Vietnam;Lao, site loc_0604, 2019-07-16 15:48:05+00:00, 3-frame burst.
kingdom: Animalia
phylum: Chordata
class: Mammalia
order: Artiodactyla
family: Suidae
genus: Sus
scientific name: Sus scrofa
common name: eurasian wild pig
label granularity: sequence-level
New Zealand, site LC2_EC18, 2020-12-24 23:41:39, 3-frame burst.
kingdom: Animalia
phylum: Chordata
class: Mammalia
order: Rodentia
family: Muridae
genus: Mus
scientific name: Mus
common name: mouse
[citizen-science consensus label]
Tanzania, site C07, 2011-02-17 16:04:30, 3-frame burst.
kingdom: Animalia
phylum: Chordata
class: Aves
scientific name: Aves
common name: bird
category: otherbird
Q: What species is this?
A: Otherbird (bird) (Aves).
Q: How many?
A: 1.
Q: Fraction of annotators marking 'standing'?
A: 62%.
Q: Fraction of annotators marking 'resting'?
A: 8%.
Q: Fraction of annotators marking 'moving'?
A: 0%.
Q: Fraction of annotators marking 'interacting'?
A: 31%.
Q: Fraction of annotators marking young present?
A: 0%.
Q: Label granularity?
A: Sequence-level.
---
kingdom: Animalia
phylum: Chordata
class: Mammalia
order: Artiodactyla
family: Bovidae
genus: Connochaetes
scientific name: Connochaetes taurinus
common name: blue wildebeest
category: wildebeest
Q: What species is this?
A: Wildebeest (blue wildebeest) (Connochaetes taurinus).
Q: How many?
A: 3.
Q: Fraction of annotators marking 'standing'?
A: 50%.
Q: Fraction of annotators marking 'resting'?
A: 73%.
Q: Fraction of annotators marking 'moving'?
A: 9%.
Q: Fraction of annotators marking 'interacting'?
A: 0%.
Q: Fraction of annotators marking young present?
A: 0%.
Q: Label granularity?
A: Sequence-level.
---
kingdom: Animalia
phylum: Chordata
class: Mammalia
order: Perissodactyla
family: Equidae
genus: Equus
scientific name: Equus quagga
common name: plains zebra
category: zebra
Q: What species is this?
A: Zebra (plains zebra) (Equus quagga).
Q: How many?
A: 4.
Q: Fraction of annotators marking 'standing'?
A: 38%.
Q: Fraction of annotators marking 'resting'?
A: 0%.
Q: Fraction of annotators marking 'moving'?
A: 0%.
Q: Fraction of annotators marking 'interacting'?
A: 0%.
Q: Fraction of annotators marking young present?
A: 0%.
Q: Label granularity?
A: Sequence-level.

#####

EXERCISE PROMPT – Take the line that holds "common name: plains zebra" as the first line and the last line of the data as the final one. Retype everything between, both included, exactly.

OUTPUT OF THE TASK –
common name: plains zebra
category: zebra
Q: What species is this?
A: Zebra (plains zebra) (Equus quagga).
Q: How many?
A: 4.
Q: Fraction of annotators marking 'standing'?
A: 38%.
Q: Fraction of annotators marking 'resting'?
A: 0%.
Q: Fraction of annotators marking 'moving'?
A: 0%.
Q: Fraction of annotators marking 'interacting'?
A: 0%.
Q: Fraction of annotators marking young present?
A: 0%.
Q: Label granularity?
A: Sequence-level.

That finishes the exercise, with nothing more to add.